Un hombre de 79 años murió este jueves en un geriátrico clandestino de Las Heras, Mendoza, luego de que un corte de luz dejara fuera de servicio el equipo de asistencia respiratoria que necesitaba para sobrevivir. Por el caso, una mujer fue detenida acusada como la propietaria y responsable del establecimiento.
Todo ocurrió en un domicilio ubicado sobre la calle Benavente al 600. La investigación busca determinar si la muerte estuvo vinculada a la demora en recibir atención médica y a las condiciones en las que funcionaba el lugar.
El geriátrico no tenía habilitación y alojaba a unas 10 personas mayores, informó El Sol. De acuerdo con la investigación, cobraba alrededor de $700.000 por mes por cada residente.
La víctima es Raúl Pereira, quien padecía Enfermedad Pulmonar Obstructiva Crónica (EPOC) en estado avanzado y necesitaba asistencia respiratoria permanente.
En ese sentido, cuando ocurrió el corte de energía eléctrica, el equipo dejó de funcionar. En lugar de solicitar una ambulancia de inmediato, las personas a cargo del hogar habrían esperado a que regresara el suministro eléctrico.
Como la luz no volvió, finalmente avisaron al hijo de Pereira, que lo trasladó en un auto particular hasta el Hospital Carrillo. Sin embargo, los médicos constataron que el hombre ya había muerto.
La causa quedó inicialmente a cargo del fiscal de Homicidios Oscar Malla, quien ordenó allanamientos en el establecimiento y la detención de la responsable del geriátrico.

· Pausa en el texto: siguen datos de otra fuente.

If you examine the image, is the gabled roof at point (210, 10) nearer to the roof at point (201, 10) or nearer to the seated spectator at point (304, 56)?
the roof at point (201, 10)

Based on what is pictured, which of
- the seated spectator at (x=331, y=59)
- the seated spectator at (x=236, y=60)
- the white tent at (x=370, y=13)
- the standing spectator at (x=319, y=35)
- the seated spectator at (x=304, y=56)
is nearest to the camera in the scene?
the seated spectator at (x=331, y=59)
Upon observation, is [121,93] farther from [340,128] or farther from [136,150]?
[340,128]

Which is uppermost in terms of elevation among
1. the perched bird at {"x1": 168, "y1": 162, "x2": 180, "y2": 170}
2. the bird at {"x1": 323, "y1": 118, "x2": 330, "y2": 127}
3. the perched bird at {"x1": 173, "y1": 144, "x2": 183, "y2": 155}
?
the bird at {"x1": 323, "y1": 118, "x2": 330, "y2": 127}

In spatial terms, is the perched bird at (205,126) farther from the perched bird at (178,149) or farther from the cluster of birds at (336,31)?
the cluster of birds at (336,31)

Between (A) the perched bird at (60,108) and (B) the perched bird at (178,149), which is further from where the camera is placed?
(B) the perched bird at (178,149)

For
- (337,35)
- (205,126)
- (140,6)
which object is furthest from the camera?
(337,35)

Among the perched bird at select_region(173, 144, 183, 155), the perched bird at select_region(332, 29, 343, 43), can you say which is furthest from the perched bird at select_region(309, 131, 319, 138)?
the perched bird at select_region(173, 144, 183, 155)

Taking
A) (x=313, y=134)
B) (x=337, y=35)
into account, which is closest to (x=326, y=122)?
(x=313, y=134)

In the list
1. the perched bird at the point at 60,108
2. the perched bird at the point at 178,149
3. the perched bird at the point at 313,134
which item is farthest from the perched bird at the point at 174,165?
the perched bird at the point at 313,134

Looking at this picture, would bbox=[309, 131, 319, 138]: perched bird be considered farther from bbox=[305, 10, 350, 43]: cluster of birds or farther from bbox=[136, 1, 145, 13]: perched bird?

Durante los procedimientos, los investigadores secuestraron documentación y otros elementos que serán analizados para reconstruir cómo funcionaba el lugar y las circunstancias que rodearon la muerte.
Los inspectores de la Municipalidad de Las Heras y personal del Ministerio de Salud también realizaron actuaciones para avanzar con la clausura del establecimiento y verificar si existían habilitaciones, controles sanitarios y cuáles eran las condiciones en las que vivían los residentes.
En las próximas horas, el expediente pasará a la Unidad Fiscal de Delitos No Especializados. La mujer detenida podría ser imputada por abandono de persona seguido de muerte, un delito que prevé penas de entre cinco y 15 años de prisión.